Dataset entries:
++++++++++++++++++++

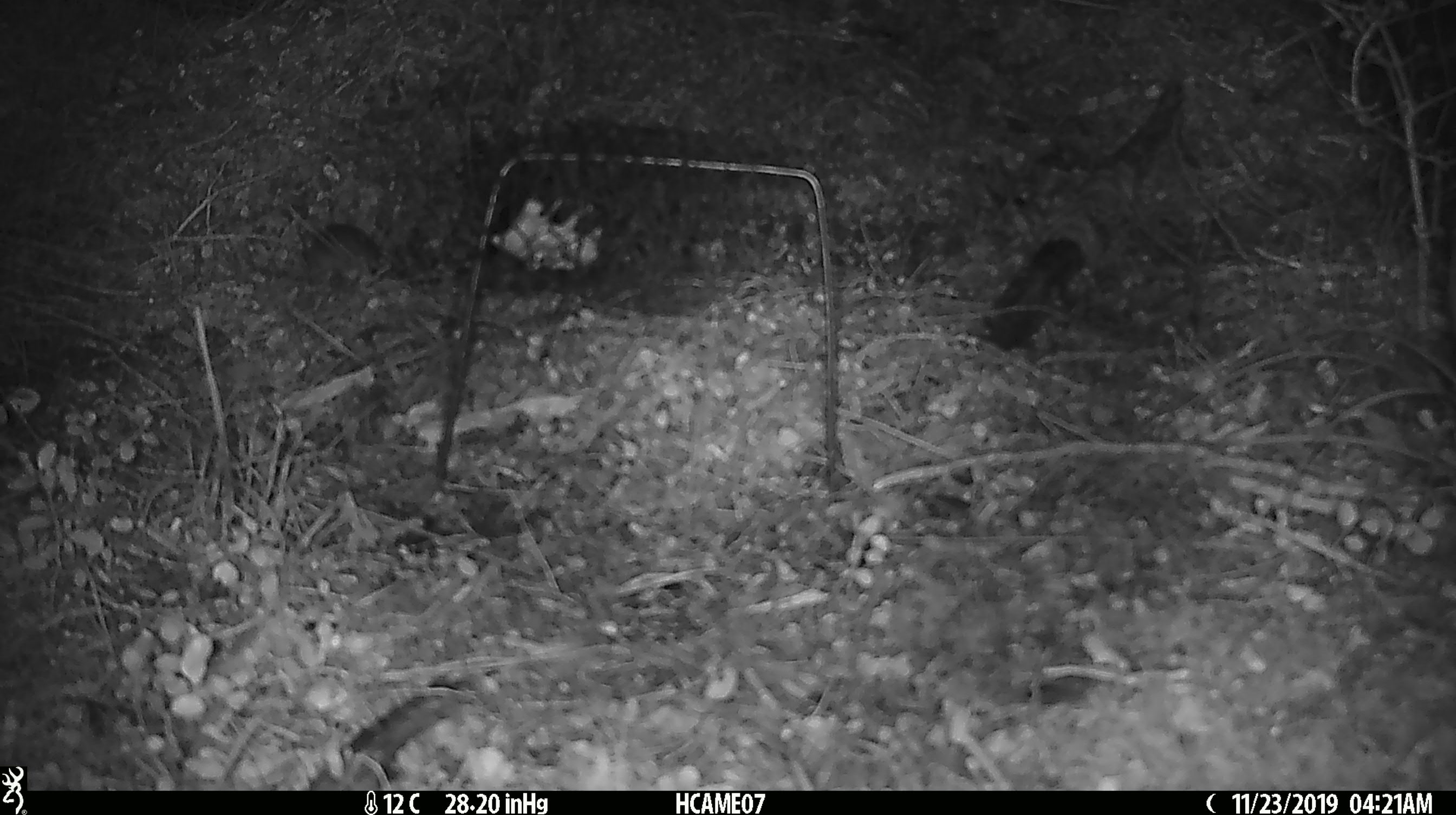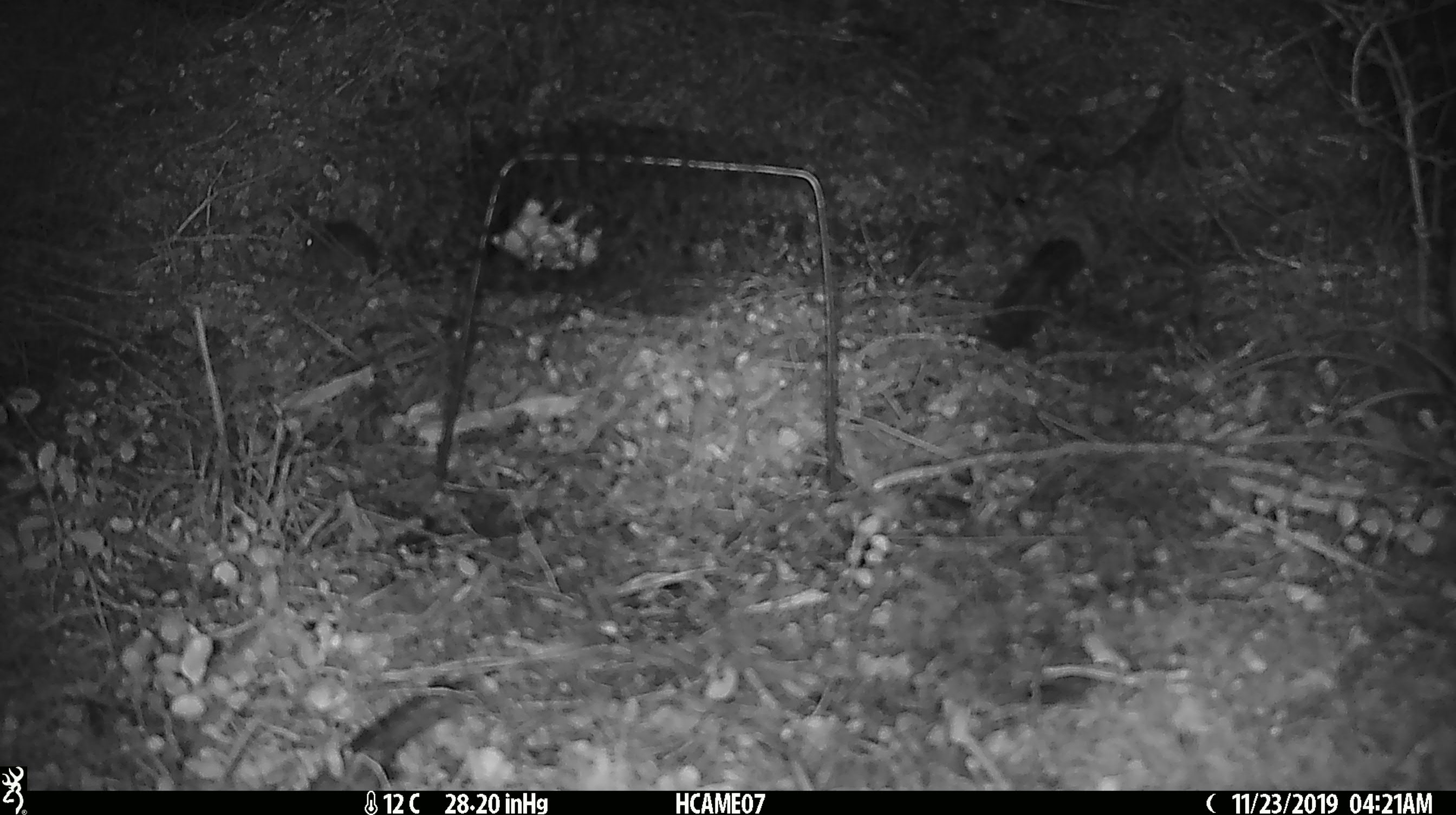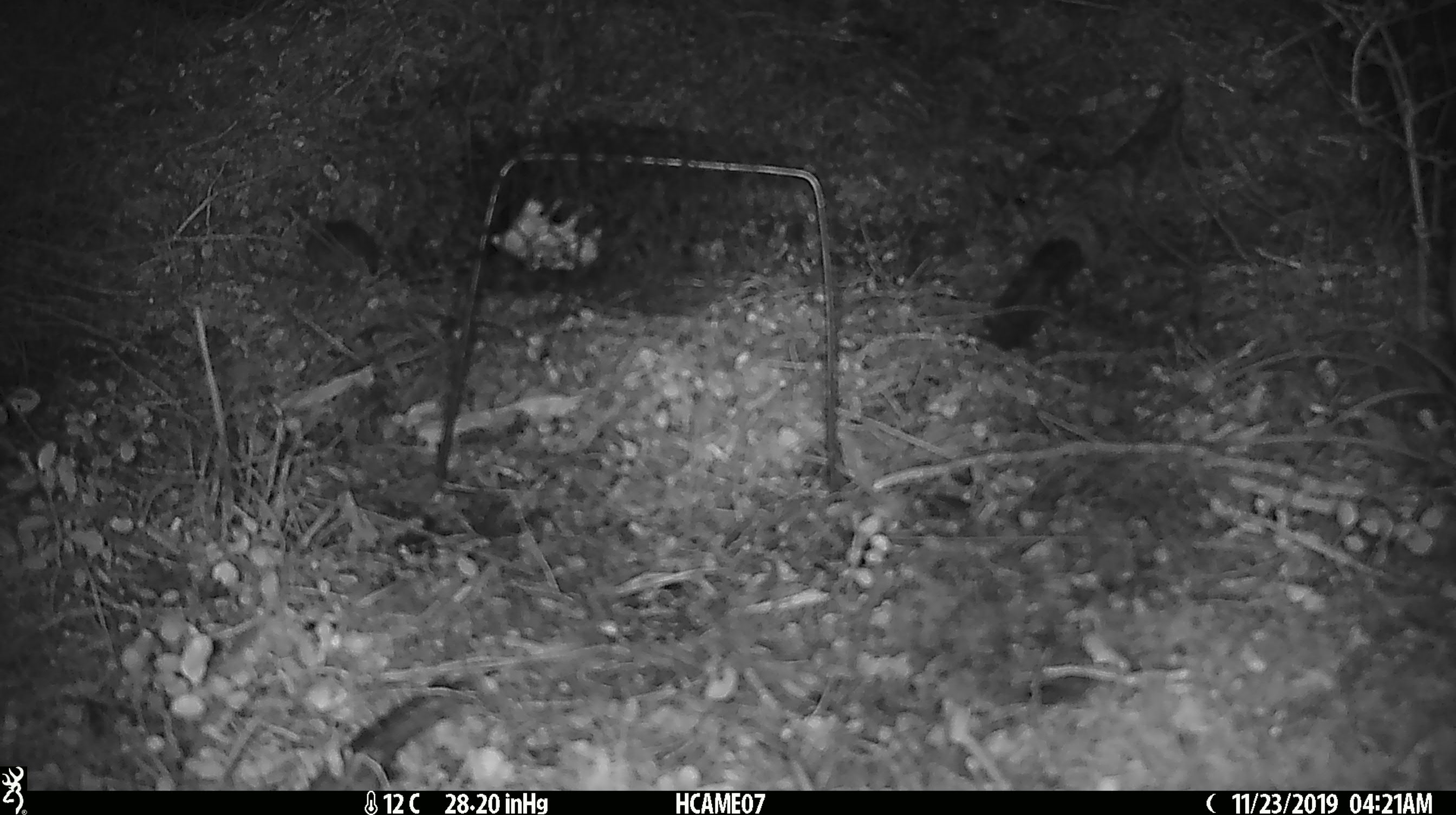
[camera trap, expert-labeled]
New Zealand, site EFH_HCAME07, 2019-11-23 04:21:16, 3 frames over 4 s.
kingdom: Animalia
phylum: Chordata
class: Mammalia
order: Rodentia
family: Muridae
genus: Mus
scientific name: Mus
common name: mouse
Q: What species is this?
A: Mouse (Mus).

++++++++++++++++++++

▶ Problem: Output a verbatim copy of the entries and skip the pictures.

▶ Response area:
[camera trap, expert-labeled]
New Zealand, site EFH_HCAME07, 2019-11-23 04:21:16, 3 frames over 4 s.
kingdom: Animalia
phylum: Chordata
class: Mammalia
order: Rodentia
family: Muridae
genus: Mus
scientific name: Mus
common name: mouse
Q: What species is this?
A: Mouse (Mus).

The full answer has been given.